Linear regression and matrix division in Julia

Question

The well known formula for OLS is (X'X)^(-1)X'y where X is nxK and y is nx1.

One way to implement this in Julia is (X'*X)\X'*y.

But I found that X\y gives the almost same output up to the tiny computational error.

Do they always compute the same thing (as long as n>k)? If so, which one should I use?

Answer 1

When X is square, there is a unique solution and LU-factorization (with pivoting) is a numerically-stable way to calculate this. That is the algorithm that backslash uses in this case.

When X is not square, which is the case in most regression problems, then there is no unique solution but there is a unique least square solution. The QR factorization method for solving Xβ = y is a numerically stable method for generating the least square solution, and in this case X\y uses the QR-factorization and thus gives the OLS solution.

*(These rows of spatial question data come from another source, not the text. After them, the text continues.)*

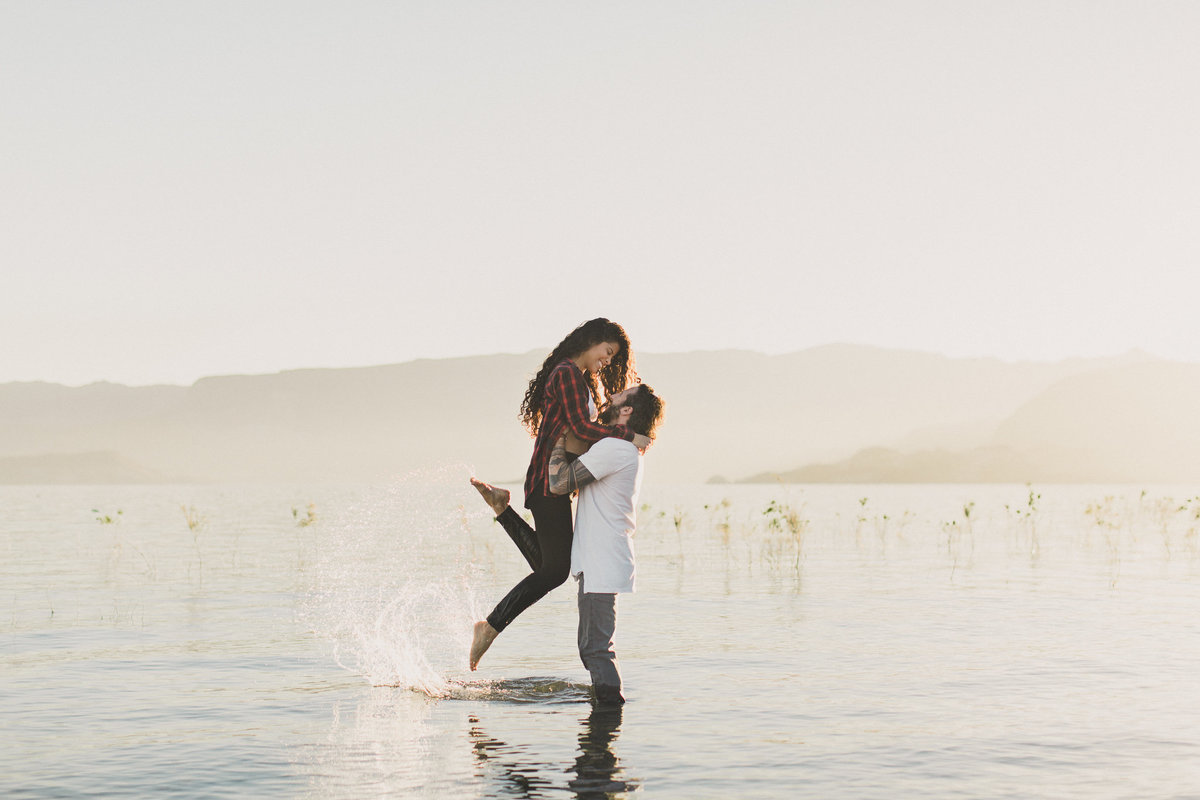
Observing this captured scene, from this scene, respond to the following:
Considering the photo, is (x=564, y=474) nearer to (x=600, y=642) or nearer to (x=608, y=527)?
(x=608, y=527)

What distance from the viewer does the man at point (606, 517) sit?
8.51m

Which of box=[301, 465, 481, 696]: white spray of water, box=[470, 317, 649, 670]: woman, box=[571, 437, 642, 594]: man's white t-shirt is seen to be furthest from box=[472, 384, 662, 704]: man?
box=[301, 465, 481, 696]: white spray of water

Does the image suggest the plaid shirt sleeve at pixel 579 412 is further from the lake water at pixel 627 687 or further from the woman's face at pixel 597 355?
the lake water at pixel 627 687

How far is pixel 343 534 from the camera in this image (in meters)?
36.9

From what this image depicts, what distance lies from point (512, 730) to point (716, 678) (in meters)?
2.86

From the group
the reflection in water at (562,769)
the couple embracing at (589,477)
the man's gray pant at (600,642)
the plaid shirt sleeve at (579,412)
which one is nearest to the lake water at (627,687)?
the reflection in water at (562,769)

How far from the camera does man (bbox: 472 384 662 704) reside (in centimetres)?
851

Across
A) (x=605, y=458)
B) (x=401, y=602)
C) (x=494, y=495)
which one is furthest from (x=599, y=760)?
(x=401, y=602)

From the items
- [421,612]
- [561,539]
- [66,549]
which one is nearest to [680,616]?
[421,612]

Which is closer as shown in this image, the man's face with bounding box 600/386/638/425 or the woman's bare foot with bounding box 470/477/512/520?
the man's face with bounding box 600/386/638/425

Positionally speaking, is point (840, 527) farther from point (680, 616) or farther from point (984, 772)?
point (984, 772)

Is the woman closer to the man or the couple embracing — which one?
the couple embracing

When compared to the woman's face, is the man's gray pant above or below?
below

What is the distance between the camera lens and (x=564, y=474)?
8.49m
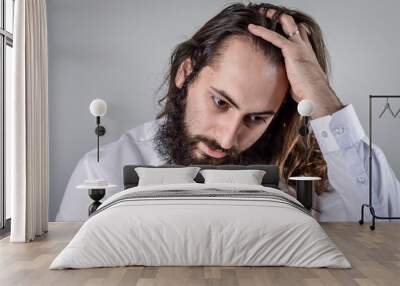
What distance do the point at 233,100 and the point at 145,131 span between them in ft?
4.09

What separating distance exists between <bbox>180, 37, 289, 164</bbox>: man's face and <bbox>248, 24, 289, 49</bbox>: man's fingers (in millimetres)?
188

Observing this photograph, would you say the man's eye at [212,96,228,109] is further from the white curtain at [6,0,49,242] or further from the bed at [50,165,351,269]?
the bed at [50,165,351,269]

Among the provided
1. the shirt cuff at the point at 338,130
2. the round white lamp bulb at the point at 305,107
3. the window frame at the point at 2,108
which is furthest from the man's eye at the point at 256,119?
the window frame at the point at 2,108

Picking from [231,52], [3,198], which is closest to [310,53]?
[231,52]

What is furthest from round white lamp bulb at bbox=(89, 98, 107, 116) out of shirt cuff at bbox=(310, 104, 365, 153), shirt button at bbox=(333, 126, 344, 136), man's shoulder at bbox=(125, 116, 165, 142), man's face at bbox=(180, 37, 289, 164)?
shirt button at bbox=(333, 126, 344, 136)

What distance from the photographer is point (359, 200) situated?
293 inches

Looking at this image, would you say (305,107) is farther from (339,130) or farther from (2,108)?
(2,108)

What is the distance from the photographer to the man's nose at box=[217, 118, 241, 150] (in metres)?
7.12

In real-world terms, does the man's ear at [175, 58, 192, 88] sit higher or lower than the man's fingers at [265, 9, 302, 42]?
lower

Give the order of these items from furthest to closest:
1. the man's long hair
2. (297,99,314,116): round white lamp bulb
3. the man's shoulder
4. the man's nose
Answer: the man's shoulder → the man's long hair → the man's nose → (297,99,314,116): round white lamp bulb

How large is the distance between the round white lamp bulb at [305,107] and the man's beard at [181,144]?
73 centimetres

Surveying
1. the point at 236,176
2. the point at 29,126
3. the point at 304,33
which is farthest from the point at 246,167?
the point at 29,126

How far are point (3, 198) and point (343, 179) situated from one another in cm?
418

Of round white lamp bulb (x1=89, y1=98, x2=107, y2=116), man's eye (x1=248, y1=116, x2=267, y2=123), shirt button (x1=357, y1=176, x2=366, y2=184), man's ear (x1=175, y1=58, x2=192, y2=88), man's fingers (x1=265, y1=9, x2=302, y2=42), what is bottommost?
shirt button (x1=357, y1=176, x2=366, y2=184)
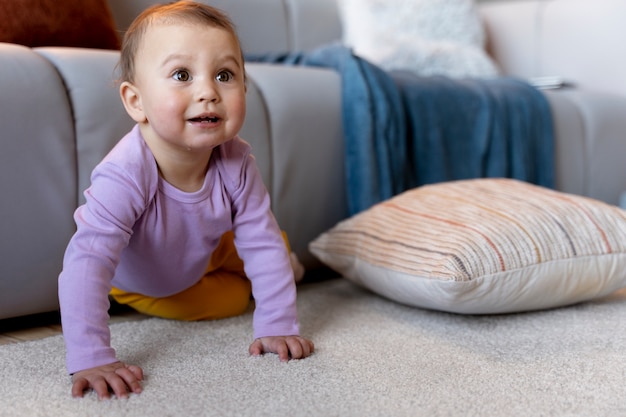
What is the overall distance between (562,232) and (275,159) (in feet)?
1.70

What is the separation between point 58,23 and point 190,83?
1.60 feet

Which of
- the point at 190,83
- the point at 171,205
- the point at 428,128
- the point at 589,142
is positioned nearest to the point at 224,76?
the point at 190,83

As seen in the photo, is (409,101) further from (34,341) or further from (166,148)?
(34,341)

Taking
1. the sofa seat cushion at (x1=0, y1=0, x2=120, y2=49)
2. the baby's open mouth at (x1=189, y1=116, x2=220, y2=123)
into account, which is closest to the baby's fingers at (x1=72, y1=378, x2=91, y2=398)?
the baby's open mouth at (x1=189, y1=116, x2=220, y2=123)

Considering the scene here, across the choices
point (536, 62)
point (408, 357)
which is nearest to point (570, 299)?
point (408, 357)

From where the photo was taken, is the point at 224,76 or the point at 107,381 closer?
the point at 107,381

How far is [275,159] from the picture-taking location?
1335mm

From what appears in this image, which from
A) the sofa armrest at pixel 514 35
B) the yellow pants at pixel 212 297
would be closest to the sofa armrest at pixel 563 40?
the sofa armrest at pixel 514 35

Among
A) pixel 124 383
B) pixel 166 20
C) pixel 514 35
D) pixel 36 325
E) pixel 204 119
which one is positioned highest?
pixel 166 20

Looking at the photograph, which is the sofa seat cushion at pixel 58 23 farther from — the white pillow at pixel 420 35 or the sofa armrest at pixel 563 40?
the sofa armrest at pixel 563 40

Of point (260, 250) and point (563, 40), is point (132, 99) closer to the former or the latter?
point (260, 250)

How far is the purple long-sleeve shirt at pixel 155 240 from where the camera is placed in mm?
869

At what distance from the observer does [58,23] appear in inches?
49.5

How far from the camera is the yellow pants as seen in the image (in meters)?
1.13
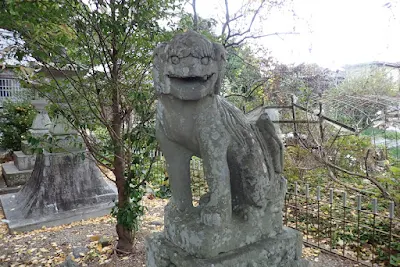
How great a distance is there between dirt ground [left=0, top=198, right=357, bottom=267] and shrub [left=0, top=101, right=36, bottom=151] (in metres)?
4.16

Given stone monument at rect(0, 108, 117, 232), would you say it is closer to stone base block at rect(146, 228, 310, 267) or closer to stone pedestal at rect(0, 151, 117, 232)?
stone pedestal at rect(0, 151, 117, 232)

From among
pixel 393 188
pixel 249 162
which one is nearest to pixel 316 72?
pixel 393 188

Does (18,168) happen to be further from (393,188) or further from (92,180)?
(393,188)

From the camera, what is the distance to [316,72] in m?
8.55

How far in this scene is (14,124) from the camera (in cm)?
835

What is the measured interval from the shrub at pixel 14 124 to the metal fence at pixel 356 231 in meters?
6.91

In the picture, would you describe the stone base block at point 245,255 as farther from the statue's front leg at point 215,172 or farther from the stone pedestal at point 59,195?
the stone pedestal at point 59,195

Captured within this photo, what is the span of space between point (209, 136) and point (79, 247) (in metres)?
3.00

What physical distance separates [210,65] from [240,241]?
0.97m

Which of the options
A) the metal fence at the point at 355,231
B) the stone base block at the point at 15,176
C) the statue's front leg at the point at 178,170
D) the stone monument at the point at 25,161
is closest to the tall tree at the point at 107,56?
the metal fence at the point at 355,231

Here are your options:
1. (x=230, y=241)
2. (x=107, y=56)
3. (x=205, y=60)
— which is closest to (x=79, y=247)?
(x=107, y=56)

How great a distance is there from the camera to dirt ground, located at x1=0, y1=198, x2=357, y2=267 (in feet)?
11.3

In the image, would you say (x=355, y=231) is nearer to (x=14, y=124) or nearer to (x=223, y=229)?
(x=223, y=229)

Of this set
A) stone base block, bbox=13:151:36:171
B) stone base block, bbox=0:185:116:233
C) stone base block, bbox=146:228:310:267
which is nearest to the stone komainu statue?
stone base block, bbox=146:228:310:267
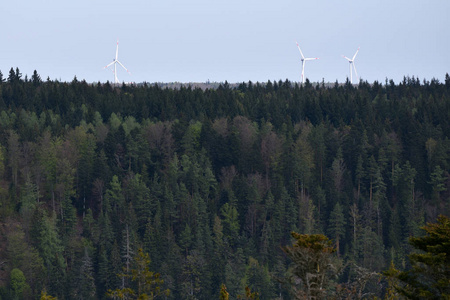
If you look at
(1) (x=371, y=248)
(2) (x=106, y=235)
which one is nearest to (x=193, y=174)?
(2) (x=106, y=235)

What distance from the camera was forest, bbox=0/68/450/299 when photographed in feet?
486

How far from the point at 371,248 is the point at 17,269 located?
2339 inches

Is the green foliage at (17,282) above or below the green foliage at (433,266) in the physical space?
below

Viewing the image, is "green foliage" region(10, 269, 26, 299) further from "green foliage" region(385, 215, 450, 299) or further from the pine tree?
"green foliage" region(385, 215, 450, 299)

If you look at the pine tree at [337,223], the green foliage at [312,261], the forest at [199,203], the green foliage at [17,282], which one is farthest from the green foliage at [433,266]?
the pine tree at [337,223]

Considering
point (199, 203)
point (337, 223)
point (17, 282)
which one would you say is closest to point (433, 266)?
point (17, 282)

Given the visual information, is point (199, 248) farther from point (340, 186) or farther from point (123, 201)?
point (340, 186)

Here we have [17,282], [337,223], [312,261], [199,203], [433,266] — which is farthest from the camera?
[199,203]

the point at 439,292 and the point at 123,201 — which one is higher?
the point at 439,292

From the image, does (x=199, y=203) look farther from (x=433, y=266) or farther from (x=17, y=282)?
(x=433, y=266)

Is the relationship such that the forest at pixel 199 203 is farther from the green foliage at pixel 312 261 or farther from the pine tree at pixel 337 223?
the green foliage at pixel 312 261

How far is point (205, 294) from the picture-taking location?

Notice the words numerically stable. While (X'*X)\X'*y will theoretically always give the same result as backslash, in practice backslash (with the correct factorization choice) will be more precise. This is because the factorization algorithms are implemented to be numerically stable. Because of the change for floating point errors to accumulate when doing (X'*X)\X'*y, it's not recommended that you use this form for any real numerical work.

Instead, (X'*X)\X'*y is somewhat equivalent to an SVD factorization which is the most nuemrically stable algorithm, but also the most expensive (in fact, it's basically writing out the Moore-Penrose pseudoinverse which is how an SVD factorization is used to solve a linear system). To directly do an SVD factorization using a pivoted SVD, do svdfact(X) \ y on v0.6 or svd(X) \ y on v0.7. Doing this directly is more stable than (X'*X)\X'*y. Note that qrfact(X) \ y or qr(X) \ y (v0.7) is for QR. See the factorizations portion of the documentation for more details on all of the choices.